Dejé las aventuras de Kim a un lado del banco, alcé la vista y vi el tronco cortado. Es lo primero que ves si te sientas donde yo lo hago. Tiene una considerable circunferencia. Años atrás tuvo que ser un árbol al menos tan enorme como el resto, aunque hará lo menos dos que ya no lo es. El año pasado durante estos mismos días me senté en este mismo sitio y recuerdo bien que estaba igual. Lo recuerdo porque toqué su resina por hacer algo y para mi sorpresa todavía estaba fresca. Algunos bichejos habían encontrado allí su última parada. Era de buena calidad, lo suficiente como para pegarte las yemas de los dedos si las juntabas, lo justo como para preguntarte en qué coño estabas pensando. Supongo que quedarán restos de ella en algunas páginas del ejemplar de "La Montaña Mágica" que saqué de la biblioteca. Quizá sus lectores de este año hayan tenido algunas dificultades para pasar las páginas de la Chauchat, tal y como a veces pasaba con las revistas porno que comprábamos entre amigos.

Este es el mejor sitio del parque para leer. Más aún este año, que han quitado la gran mesa de las cercanías de las barras para hacer dominadas. Allí solían juntarse cuadrillas de chicos y chicas para tontear mientras cada cual demostraba sus habilidades. La mesa no estaba anclada y la movían a su antojo, siempre hermano de la estupidez cuando uno tiene esa edad. Puede que algún gimnasta flipado sufriera un traspiés algo más serio y que alguien tomara la estupenda decisión de quitarla de allí. Es lo mejor cuando hay hombres y mujeres a medio hacer por medio. El caso es que este año, al menos durante estos dos días que llevo de vacaciones, no he visto a nadie rondando por allí. Les quitan la mesa y se van a hacer dominadas a otra parte. Todo el mundo necesita su público.

Es un buen parque. También lo era antes del proyectado canal navegable de la última ampliación.

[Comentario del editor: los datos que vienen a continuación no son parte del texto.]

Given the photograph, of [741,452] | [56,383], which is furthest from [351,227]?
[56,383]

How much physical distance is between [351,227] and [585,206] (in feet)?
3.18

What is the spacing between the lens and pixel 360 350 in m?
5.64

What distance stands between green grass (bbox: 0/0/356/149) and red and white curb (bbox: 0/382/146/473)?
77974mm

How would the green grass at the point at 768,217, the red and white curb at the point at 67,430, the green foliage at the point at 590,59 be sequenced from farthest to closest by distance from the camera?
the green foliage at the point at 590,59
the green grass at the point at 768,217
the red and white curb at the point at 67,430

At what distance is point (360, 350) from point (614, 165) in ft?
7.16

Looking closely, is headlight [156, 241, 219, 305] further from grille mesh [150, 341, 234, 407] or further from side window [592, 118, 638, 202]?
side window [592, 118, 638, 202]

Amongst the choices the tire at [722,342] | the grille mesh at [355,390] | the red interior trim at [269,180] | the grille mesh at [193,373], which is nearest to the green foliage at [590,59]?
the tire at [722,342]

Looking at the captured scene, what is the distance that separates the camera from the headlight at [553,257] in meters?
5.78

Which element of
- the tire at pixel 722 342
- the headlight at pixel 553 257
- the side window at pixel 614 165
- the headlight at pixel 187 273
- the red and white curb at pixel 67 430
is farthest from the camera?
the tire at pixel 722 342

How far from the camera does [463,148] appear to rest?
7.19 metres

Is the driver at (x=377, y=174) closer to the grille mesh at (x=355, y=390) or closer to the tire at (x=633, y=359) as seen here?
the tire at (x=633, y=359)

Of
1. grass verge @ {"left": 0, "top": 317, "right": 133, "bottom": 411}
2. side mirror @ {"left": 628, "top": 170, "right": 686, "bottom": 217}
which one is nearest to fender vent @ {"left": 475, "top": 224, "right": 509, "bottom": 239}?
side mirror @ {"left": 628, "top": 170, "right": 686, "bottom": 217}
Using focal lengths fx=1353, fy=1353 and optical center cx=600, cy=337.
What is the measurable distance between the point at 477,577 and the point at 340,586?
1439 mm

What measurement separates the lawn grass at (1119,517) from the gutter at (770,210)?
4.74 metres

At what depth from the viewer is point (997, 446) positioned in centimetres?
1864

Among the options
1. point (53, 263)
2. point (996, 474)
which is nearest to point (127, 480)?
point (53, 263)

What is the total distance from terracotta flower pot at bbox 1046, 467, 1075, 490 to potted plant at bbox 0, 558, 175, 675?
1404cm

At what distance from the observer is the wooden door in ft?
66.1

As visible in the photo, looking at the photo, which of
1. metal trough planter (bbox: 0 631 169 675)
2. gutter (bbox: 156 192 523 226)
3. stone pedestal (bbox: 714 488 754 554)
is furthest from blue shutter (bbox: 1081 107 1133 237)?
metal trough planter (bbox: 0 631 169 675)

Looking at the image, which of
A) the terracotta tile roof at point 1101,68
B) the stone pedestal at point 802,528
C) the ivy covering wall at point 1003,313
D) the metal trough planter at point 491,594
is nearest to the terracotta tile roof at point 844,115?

Aquella noticia cayó como una bomba en el pueblo: ¡un canal navegable con barquitos y todo eso! Se podía ver la ilusión hasta en aquellos que jamás habían entrado al parque por pensar que era cosa de pobres. ¡Pero un canal navegable! ¡Y puede que hasta con gondoleros como en Venecia! Eso sería ya el remate para demostrar quien manda en el corazón de La Mancha. Pasaron las elecciones, la ampliación bajó el ritmo hasta casi olvidarnos de ella y cuando alguien quiso darse cuenta no había nada de todo aquello más que una canalización para desahogar al pueblo cuando de higos a brevas llega una lluvia torrencial.

- Pues también está bien
- Pues sí

El cartel metálico con la pasta que se gastaron todavía está de pie tras la última verja del parque por si alguien quiere mirarlo.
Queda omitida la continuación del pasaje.